Repository files navigation

Diversity Scraper

Code for the paper: Who Are the Gatekeepers? (INFORMS Service Science 2021)

Purpose

This code scrapes Google Scholar to build a graph of coauthors. If the coauthor graph of a journal's editorial board looks like a cobweb, it may indicate a lower diversity of thought in the editorial decisions of the journal. The guide written below walks through how to use the code.

Walkthrough

This guide explains how to use the code written here to analyze other editorial boards. The first step is to download python and pip. Run pip install -r requirements.txt to install the dependencies. There are a few local update to the Scholarly library. Copy them into the downloaded Scholarly code in ...\Python\Python3x\Lib\site-packages. We're ready to get up and running.

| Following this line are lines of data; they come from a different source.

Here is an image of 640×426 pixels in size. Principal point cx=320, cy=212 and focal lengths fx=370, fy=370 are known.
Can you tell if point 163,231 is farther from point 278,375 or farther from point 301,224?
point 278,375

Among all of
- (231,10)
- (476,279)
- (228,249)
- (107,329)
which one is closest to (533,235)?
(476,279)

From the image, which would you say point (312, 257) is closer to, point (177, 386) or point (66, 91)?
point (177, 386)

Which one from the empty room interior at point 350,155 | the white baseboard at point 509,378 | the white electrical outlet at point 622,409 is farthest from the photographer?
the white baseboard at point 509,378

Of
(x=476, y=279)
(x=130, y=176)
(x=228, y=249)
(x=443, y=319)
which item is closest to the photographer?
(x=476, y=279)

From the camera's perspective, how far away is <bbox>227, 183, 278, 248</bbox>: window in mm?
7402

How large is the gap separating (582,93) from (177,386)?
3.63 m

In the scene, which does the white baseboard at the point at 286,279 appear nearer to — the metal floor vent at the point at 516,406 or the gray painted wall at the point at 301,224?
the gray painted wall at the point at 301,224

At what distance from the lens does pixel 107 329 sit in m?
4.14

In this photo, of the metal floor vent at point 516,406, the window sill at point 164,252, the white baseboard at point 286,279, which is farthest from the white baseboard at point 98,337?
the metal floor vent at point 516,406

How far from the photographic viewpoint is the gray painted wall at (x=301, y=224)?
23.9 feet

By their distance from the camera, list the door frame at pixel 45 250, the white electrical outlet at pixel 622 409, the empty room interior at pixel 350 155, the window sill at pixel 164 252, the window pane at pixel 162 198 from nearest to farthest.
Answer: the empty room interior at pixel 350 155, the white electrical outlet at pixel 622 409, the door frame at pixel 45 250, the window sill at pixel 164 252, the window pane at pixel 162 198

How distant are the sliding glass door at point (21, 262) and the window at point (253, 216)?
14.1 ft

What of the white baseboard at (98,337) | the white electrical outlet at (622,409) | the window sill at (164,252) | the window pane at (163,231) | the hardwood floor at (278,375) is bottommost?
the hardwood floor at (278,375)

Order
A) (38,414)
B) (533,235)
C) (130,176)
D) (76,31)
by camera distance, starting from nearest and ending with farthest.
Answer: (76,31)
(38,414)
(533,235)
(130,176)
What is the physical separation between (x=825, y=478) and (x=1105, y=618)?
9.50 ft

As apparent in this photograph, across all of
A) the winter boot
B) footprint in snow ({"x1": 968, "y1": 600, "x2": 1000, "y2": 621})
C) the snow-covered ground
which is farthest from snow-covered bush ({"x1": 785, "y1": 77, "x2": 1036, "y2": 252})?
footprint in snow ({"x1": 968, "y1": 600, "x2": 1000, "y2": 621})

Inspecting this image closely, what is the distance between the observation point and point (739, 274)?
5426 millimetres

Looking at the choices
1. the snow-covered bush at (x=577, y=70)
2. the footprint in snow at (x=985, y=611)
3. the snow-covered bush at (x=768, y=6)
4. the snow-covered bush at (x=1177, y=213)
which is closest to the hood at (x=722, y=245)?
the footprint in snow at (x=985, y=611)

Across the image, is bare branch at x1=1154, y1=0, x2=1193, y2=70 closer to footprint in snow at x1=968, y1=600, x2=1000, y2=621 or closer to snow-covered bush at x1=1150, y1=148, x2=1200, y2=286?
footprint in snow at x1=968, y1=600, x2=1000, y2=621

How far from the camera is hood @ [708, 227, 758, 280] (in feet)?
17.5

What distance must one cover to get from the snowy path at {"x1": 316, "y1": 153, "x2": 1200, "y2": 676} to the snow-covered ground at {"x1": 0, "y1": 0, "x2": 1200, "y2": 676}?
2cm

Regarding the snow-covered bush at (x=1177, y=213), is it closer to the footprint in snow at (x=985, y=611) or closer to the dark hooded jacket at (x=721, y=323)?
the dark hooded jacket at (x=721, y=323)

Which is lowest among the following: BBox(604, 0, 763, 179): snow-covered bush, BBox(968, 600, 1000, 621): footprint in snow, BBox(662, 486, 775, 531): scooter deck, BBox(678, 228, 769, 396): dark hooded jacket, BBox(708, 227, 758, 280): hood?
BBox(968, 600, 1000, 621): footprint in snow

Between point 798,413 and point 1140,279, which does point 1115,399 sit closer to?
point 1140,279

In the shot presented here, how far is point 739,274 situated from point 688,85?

For the program to work as is, we need to store the data for each journal in a separate folder, all contained in a large container folder. Within the folder for a given journal, we need a seed file called names.txt. The file stores an array of information in JSON format, as follows:

[
    {
        "name": "John Smith",
        "institution": "Example University",
        "any other information you care about": ...,
        ...
    },
    ...
]

The only required attributes are the name and institution, which are both used when searching Google Scholar. Other attributes could include journal section, gender, underrepresented minority status, nationality, or anything else. Once we have a names.txt file, we are ready to compile papers. To do so, copy super_scraper.py into the journal's folder, and run it.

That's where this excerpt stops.